HOUSTON,
Feb. 4 2004—
Concern
over France’s diminishing importance in world cuisine has prompted
the government to create a gourmet university, which yesterday promised
will be nothing less than the “Harvard for the art of French cooking”.
The
university will open in October in Reims , in Champagne country,
and admit 70 French and 30 foreign students in its first year, according
to Renaud Dutreil, minister for small business and consumption.
Brainchild
of Alain Ducasse, the chef whose three restaurants all boast the
maximum three stars from the Michelin guide, the culinary institute
will address the problems that have plunged the world of haute cuisine
into crisis in recent years. The suicide of Bernard Loiseau, France’s
best known three-star chef, drew attention to the difficulties the
best restaurants experience in reconciling innovative menus and
silver service with the commercial realities of high wages and massive
fixed costs. Mr Loiseau’s suicide coincided with widespread frustration
at international criticism claiming that French chefs have failed
to move on from the nouvelle cuisine and fallen far behind Spanish,
Italian, American and even British rivals. “French must not hide
its light under a bushel,” said Mr. Dutreil, “but must make the
most of the fact that it has huge international visibility in this
sector where businesses and culture meet.” The four-week course,
which includes sessions on “Napoleon Bonaparte and gastronomy” and
“The neurobiology of pleasure”, will be able to draw on a specially
created library of all French cookbooks published since the 16th
century.

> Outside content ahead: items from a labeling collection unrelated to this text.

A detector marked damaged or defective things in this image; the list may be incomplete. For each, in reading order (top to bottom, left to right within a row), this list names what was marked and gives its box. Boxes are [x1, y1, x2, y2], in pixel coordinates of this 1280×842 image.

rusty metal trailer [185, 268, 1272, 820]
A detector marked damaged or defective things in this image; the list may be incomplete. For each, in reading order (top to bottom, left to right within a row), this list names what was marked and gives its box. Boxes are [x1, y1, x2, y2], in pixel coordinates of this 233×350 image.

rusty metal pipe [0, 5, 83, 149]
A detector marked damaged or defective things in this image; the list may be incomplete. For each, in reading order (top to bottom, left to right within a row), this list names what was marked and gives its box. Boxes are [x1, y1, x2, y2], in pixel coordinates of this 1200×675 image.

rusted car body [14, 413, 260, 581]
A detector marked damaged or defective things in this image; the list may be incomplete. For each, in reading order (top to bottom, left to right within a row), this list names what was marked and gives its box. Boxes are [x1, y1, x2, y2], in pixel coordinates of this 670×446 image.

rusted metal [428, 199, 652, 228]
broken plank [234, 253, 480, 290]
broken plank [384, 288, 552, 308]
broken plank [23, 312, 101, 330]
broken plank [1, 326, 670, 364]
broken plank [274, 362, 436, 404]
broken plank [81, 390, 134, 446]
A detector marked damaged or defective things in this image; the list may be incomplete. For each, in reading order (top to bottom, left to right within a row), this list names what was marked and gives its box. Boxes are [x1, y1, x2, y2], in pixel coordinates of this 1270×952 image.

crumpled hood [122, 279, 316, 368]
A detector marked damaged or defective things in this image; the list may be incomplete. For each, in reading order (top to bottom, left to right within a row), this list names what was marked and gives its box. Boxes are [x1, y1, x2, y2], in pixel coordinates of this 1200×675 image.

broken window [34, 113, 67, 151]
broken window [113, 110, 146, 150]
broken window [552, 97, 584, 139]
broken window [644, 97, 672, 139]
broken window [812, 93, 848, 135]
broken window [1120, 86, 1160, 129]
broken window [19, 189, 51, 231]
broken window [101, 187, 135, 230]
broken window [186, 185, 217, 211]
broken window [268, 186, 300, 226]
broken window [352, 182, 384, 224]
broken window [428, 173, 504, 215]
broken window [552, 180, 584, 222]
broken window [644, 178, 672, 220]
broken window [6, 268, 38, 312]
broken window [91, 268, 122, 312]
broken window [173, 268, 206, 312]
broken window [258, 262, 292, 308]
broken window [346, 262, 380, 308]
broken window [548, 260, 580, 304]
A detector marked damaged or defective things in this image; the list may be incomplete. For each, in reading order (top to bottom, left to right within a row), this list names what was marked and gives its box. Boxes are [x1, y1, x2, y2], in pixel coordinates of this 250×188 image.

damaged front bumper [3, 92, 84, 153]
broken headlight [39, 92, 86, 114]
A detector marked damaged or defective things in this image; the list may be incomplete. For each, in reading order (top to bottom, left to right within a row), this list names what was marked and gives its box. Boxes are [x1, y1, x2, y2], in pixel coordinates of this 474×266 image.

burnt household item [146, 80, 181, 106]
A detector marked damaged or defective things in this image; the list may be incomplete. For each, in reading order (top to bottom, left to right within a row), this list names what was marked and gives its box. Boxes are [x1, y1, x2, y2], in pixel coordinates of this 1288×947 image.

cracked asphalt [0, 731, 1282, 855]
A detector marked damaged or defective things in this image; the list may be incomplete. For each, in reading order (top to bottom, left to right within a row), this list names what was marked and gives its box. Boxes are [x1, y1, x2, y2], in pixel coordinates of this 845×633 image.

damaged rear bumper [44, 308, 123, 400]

Politically, the initiative is well timed, given that many
restaurateurs have been frustrated by the government’s failure to
lower VAT on sit-down meals.
The
election pledge by Jean-Pierre Raffarin, prime minister, to reduce
the rate to 5.5 per cent from the current 19.6 per cent is facing
German opposition in Brussels .
The
new university – whose full name is the Institute for Advanced Study
of Taste, Gastronomy and the Arts of Fine Dining – also aims to
revive the fortunes of France ’s beleaguered crystal manufactures.
The
difficulties facing Baccarat, which has been laying off workers
amid falling demand for its euro 50,000 ($62,000) chandeliers and
euro 200 crystal glasses, are typical of those facing a sector hard
hit by the generational shift towards less formal eating habits.